Why use it: it forces Nmap to use its own optimized, low-level packet generation engine, which helps override certain OS-level firewall restrictions or routing quirks that would otherwise interfere with the scan.
nmap --send-eth -sS target.com
Companion Tools
Nmap rarely works alone. A few other tools I picked up alongside it:
whois
Used to look up information about a target IP address through a web service or command line.
whois <target ip address>
nslookup
Resolves IPs to domains and vice versa. The output can be redirected to a file for later review:
nslookup <ip_address or domain> >> results.txt
netmask
Shows the maximum range of IPs covered by a subnet — useful when scoping out which addresses fall inside a given network.
Zenmap
The graphical version of Nmap, developed by the same team. Same engine underneath, but with a GUI that's helpful when learning or when presenting results to non-technical stakeholders.
WebMap
A very useful companion tool for scanning a target and generating reports from the results — turns raw Nmap output into something presentable.
TCP vs UDP
To really understand what Nmap is doing, I had to revisit the difference between the two main transport protocols:
TCP Flags
TCP packets carry control flags in their header that tell the receiver how to handle the segment. These are the six core flags:
| Flag | Meaning |
|---|---|
| URG | Urgent — the packet should be processed immediately. |
| PSH | Push — transmits the data immediately, without buffering. |
| FIN | Finish — signals there will be no further transmission. |
| ACK | Acknowledgement — confirms receipt of a packet. |
| SYN | Synchronization — initializes a connection between host and target. |
| RST | Reset — resets the connection. |
The TCP 3-Way Handshake
Every TCP connection begins with the same three steps. Understanding this sequence is essential for understanding what scan types like -sT actually do — and what -sS intentionally avoids.
So the flow is:
- The client sends a SYN to the server to start the conversation. The server enters a SYN-Sent-like state.

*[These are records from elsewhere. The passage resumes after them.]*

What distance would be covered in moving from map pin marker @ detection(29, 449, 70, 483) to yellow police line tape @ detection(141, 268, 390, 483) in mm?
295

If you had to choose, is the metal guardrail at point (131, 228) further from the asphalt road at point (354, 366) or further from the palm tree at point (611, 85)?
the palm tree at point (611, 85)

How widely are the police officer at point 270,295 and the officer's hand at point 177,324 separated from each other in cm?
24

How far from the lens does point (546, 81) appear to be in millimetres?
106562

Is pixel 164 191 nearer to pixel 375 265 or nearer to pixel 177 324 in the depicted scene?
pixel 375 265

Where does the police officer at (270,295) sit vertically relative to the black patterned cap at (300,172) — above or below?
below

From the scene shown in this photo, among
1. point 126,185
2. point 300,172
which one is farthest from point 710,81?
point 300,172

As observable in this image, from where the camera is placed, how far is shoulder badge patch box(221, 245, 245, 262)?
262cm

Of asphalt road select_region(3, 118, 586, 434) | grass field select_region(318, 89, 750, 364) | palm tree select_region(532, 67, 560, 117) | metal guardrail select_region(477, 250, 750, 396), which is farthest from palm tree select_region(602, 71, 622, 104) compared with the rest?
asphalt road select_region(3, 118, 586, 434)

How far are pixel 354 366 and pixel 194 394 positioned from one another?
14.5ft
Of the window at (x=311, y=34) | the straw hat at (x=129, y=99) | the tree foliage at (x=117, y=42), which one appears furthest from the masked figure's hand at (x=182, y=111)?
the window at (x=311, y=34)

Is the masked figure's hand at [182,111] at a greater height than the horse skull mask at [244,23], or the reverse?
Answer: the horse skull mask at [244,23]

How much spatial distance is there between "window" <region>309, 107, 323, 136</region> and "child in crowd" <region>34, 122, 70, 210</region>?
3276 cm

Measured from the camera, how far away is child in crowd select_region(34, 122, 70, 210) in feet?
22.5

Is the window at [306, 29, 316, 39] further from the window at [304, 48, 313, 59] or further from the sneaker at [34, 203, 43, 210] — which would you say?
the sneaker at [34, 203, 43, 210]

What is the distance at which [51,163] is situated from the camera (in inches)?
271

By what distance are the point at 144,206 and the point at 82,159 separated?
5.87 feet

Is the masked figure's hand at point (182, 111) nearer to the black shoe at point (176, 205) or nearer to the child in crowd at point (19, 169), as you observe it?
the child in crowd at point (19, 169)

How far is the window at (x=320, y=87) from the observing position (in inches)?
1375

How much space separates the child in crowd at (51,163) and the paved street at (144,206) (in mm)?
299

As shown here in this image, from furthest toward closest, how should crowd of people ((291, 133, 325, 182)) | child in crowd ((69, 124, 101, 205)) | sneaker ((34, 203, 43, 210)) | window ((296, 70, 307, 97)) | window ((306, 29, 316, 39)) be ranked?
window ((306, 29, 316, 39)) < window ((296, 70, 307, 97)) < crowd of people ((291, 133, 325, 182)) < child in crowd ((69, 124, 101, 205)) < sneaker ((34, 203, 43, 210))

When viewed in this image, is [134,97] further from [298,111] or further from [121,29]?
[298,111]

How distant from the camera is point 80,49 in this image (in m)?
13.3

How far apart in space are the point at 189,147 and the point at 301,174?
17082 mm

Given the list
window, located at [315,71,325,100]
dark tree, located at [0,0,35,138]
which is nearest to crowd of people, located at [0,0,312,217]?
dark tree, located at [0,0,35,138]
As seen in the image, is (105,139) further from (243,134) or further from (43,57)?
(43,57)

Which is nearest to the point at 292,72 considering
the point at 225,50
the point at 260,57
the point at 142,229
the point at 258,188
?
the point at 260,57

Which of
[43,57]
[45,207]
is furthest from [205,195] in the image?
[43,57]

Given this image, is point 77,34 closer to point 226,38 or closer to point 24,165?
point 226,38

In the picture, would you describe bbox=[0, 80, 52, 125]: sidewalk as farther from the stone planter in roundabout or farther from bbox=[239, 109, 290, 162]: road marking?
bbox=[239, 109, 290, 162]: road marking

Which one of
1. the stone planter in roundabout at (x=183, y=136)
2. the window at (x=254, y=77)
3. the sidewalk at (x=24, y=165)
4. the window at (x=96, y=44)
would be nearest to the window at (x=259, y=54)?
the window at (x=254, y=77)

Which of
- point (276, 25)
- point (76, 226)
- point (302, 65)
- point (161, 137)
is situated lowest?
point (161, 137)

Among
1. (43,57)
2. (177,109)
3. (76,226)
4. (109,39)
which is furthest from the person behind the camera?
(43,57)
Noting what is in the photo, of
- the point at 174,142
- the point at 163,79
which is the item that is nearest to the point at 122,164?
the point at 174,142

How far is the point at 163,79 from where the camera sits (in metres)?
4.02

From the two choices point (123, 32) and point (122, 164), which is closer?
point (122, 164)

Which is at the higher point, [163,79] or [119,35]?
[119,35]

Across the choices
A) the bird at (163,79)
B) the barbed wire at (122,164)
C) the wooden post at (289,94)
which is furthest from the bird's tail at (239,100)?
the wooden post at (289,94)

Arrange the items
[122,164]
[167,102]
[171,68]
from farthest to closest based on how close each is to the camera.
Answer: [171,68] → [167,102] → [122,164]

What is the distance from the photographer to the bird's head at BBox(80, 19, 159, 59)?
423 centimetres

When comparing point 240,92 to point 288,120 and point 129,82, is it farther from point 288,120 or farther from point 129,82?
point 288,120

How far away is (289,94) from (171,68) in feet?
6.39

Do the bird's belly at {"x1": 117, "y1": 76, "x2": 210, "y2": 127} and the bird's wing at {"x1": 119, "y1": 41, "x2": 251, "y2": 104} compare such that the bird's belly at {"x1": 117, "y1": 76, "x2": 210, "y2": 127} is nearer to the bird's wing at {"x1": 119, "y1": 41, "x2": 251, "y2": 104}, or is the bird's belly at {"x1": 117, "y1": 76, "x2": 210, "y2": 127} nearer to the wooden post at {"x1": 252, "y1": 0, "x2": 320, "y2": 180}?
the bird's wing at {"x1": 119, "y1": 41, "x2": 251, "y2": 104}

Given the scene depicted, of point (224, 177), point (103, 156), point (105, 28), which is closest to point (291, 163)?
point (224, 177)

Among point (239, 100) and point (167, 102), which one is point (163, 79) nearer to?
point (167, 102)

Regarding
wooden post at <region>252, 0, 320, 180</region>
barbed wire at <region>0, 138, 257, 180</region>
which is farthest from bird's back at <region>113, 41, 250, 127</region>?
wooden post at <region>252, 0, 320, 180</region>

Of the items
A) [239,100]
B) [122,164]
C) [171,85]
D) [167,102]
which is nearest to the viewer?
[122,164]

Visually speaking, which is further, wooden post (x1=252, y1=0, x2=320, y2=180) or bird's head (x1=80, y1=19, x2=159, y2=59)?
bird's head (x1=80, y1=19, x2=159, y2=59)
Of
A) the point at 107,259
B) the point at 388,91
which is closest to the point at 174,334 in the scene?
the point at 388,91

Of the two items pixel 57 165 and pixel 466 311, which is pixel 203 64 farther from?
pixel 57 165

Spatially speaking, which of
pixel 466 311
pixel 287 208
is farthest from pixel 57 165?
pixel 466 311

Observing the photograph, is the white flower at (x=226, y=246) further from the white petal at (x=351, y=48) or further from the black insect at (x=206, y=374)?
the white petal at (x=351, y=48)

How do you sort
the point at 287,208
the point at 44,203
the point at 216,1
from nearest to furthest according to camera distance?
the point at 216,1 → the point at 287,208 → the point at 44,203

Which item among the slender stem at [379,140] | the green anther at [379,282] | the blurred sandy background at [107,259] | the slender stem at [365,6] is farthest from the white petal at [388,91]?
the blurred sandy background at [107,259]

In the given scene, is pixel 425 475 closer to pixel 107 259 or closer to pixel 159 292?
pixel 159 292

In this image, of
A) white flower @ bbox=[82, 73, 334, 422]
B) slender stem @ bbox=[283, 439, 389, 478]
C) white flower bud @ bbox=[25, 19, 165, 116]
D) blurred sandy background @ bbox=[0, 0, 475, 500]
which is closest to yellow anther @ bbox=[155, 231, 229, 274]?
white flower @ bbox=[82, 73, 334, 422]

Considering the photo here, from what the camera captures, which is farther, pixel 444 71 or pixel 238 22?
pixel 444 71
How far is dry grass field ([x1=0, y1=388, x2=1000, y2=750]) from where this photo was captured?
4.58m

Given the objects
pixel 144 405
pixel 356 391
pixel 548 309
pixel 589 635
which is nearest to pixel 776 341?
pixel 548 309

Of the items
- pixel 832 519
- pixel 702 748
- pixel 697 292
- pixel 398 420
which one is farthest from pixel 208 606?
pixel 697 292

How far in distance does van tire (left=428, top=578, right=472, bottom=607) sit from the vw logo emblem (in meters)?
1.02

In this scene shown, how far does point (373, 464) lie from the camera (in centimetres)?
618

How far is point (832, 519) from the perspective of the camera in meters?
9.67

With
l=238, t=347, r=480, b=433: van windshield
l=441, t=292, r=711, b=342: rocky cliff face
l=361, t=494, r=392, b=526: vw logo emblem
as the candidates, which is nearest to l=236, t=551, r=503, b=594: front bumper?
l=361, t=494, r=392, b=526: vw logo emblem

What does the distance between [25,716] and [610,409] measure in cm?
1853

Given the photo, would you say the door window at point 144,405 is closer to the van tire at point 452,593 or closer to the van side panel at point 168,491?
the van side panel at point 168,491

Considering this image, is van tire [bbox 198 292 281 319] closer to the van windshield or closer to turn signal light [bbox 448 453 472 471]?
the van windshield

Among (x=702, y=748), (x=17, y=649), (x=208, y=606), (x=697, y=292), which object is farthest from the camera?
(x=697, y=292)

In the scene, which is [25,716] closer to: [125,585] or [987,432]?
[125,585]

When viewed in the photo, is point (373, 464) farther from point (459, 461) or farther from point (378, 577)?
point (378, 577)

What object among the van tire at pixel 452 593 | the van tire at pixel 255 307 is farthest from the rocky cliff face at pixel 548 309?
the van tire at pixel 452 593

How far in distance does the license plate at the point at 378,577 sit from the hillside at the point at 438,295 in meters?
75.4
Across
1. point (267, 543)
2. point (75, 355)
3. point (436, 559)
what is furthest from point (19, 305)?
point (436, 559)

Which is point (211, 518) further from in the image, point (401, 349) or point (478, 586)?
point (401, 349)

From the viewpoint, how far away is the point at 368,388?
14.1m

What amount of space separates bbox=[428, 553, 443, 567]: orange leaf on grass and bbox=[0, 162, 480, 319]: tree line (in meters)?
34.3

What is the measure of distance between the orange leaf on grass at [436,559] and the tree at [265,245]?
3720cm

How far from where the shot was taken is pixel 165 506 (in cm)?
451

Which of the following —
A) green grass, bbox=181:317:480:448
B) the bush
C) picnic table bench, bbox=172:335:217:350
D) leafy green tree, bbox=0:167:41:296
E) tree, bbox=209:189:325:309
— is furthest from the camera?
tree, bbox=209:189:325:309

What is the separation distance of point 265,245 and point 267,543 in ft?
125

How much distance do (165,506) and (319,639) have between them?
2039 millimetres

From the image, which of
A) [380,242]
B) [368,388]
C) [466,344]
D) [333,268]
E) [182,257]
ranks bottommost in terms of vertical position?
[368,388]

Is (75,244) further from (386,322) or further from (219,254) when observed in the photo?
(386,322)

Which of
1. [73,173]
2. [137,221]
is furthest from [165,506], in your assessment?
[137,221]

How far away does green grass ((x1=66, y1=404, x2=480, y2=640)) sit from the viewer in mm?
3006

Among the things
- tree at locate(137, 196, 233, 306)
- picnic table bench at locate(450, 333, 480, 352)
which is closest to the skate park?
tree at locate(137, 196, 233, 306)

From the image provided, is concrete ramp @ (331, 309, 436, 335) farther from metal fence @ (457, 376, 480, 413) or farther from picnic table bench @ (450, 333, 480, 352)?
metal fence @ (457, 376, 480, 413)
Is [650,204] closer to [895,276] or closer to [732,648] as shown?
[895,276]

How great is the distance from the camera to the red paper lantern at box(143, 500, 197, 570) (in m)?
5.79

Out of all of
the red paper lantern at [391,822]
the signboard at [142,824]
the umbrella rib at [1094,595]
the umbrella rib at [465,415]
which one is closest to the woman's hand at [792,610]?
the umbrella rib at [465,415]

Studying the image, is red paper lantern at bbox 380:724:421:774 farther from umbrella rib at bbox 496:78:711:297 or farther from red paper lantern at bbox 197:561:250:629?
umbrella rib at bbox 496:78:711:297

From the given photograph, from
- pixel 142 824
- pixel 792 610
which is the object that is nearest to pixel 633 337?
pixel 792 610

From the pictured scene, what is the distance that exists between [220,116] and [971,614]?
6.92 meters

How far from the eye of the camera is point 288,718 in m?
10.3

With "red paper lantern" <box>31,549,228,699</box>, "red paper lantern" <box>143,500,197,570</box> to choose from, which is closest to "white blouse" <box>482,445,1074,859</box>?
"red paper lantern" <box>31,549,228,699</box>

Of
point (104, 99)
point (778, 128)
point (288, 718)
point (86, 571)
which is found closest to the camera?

- The server replies with SYN-ACK, and the client moves to a SYN Received state.
- The client sends a final ACK, and both sides are now ESTABLISHED.
Wrapping up: These notes cover the foundation I built during my internship — network scanning with Nmap, host discovery tricks like -Pn, the difference between stealth and connect scans, the weird-flag scans (XMAS / FIN / NULL), port states, firewall detection via ACK probing, evasion techniques (decoys, fragmentation, raw ethernet), output formats, the supporting toolset around Nmap, and the TCP fundamentals that make it all work. I'll keep expanding this as I move into more advanced topics.